Olivia : Je pense que c’est utopiste, que ce n’est pas parce qu’on est voulu, ce n’est pas parce qu’on a été payé, ce n’est pas parce qu’on a traversé la moitié du globe que tout va bien se passer dans l’enfance. Et dans mon cas, ça a été compliqué, oui. J’ai eu une enfance quand même pas extrêmement simple. Encore une fois, je n’en veux pas à mes parents et je ne veux pas les jeter en pâture, pas du tout. Mais j’ai eu une enfance qui était quand même assez complexe, j’ai grandi avec ce point d’interrogation au-dessus de ma tête qui m’a causé beaucoup de troubles psychiques.

Pauline : Dans ton cas, c’est un peu particulier parce que tes parents t’ont caché que tu étais née d’une mère porteuse. Si on explique aux enfants comment ils ont été conçus ?

Olivia : Ils auront peut-être une autre version que la mienne, c’est sûr. Cependant, je pense qu’on cherche toujours la deuxième partie de nos gènes. Quand on voit des enfants qui sont adoptés par exemple, par l’adoption plénière, on les voit retourner dans leur pays d’origine, on les voit peut-être certaines fois rechercher leur mère biologique, on voit qu’on a ce besoin de connaître nos gènes, c’est normal, on ne peut pas se construire si on ne sait pas d’où on vient.

Pauline : Pour toi la transparence totale ne suffit pas ?

Olivia : La transparence totale ne suffit pas, absolument pas, on est arraché à nos mères à la naissance et c’est un traumatisme. Même si on l’explique, le trauma est toujours là. Ce n’est pas en l’expliquant que ça efface totalement le fait qu’on a été arraché à notre mère à la naissance.

 

Après la naissance, l’abandon

 

Il y a un lien très fort qui se crée à l’intérieur du ventre, qu’on met de côté beaucoup trop souvent dans la gestation pour autrui. Quand je vois à la télé des parents d’intention nier l’existence du lien entre bébé et la maman qui le porte, ça me rend malade.

Bébé entend la voix de sa mère bébé, sent ce qu’elle sent, bébé ressent les émotions de sa mère, voilà c’est instinctif, c’est inné, c’est comme ça, et quand bébé va sortir du ventre de sa mère, va faire ce grand saut dans la vie, dans ce monde austère et horrible, et qu’il ne va pas retrouver les bras de sa mère, et la voix de sa mère qu’il a entendue pendant 9 mois, mais qui va être juste foutu dans les bras d’une famille qui l’a achetée, c’est un traumatisme. C’est abject, ce n’est pas humain en tout cas.

Pauline : Et toi tu peux dire que tu as souffert de l’abandon par ta mère ?

Olivia : Voilà, j’ai souffert du traumatisme de l’abandon. Ça d’ailleurs ça a été ma première « preuve », ce traumatisme, cette douleur et je l’ai vécu toute ma vie et je le vis encore aujourd’hui parce que je ne suis pas certaine que c’est une plaie qui se soigne totalement. Mais oui j’en ai souffert et j’en souffre toujours aujourd’hui.

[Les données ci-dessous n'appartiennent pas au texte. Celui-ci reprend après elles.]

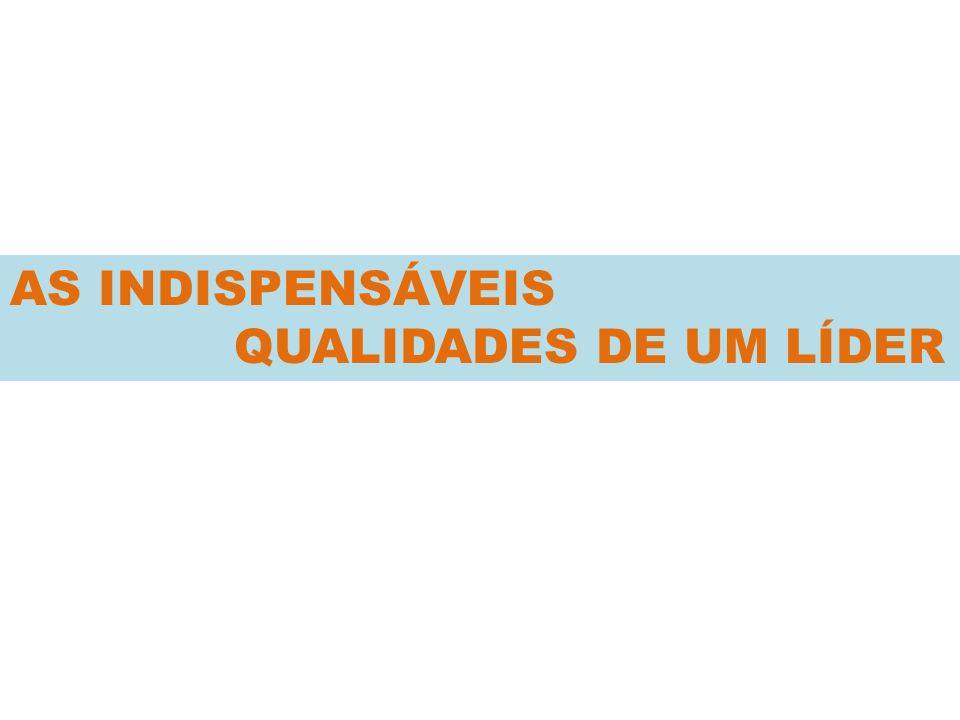 AS INDISPENSÁVEIS QUALIDADES DE UM LÍDER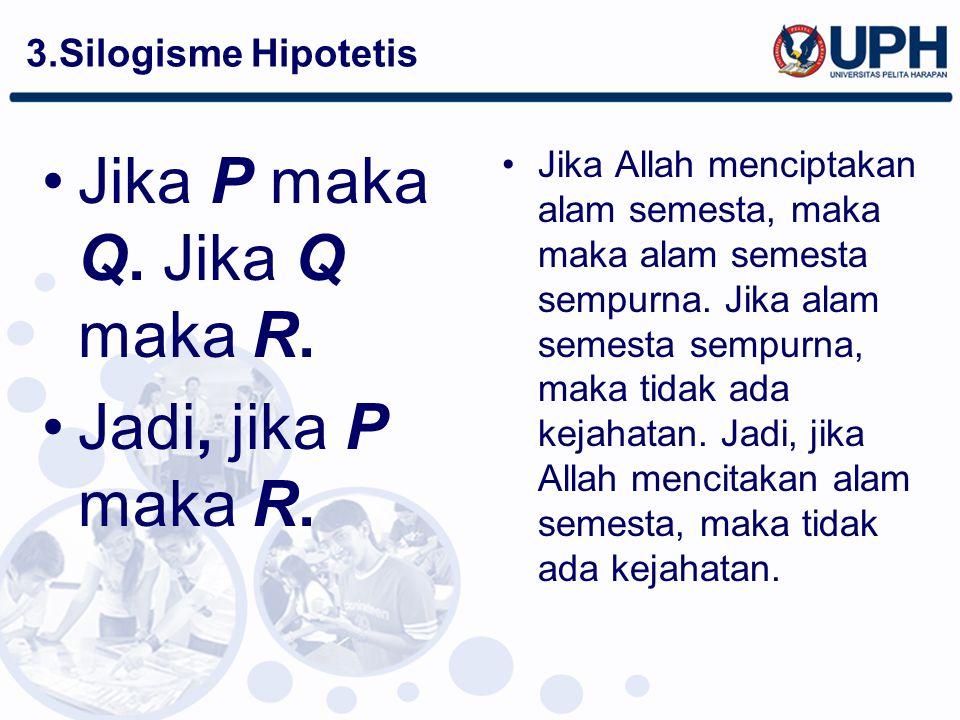 3.Silogisme Hipotetis Jika P maka Q. Jika Q maka R. Jadi, jika P maka R. Jika Allah menciptakan alam semesta, maka maka alam semesta sempurna. Jika al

Il y a des choses à faire, ça s’atténue, et j’y travaille avec des psychologues, des psychiatres, j’y travaille longuement, mais ça prend du temps. Après, j’ai eu ces mêmes relations dans les relations amoureuses également, où j’étouffais les gens parce que j’avais peur qu’ils me rejettent et qu’ils m’abandonnent. Donc je les étouffais et du coup ils partaient, je partais en dépression, j’ai fait des tentatives de suicide, j’ai eu une vie pas très glorieuse de ce côté-là. J’ai aussi été récemment diagnostiquée avec un trouble bipolaire Il y a plein de choses qui en découlent de ce traumatisme dès la naissance et ça a conditionné le reste de ma vie.

 

Les enfants comme biens de consommation

  

Pauline : Est-ce que le rapport aussi à l’enfant n’est pas étrange quand tu as payé jusqu’à 150 000 euros pour avoir un enfant ? Tu as éventuellement choisi ses caractéristiques physique, parce qu’aux Etats-Unis c’est légal, est-ce que ton rapport à l’enfant n’est pas… étrange ? En principe on ne se pose pas de la question de choisir si c’est une fille ou un garçon, de choisir la couleur des yeux….

Olivia : J’ai vu une vidéo sur TikTok avec deux parents qui montrent leur petit bébé et qui disent « Je voulais qu’elle ait les cheveux bien touffus parce que moi j’ai pas beaucoup de cheveux, je voulais qu’elle ait un très très grand sourire parce que mon sourire n’est pas assez grand… » On choisit quoi ? On choisit une voiture ? On est en train de faire une maquette pour une bagnole ? Qu’est-ce qu’il y a d’humain là-dedans ?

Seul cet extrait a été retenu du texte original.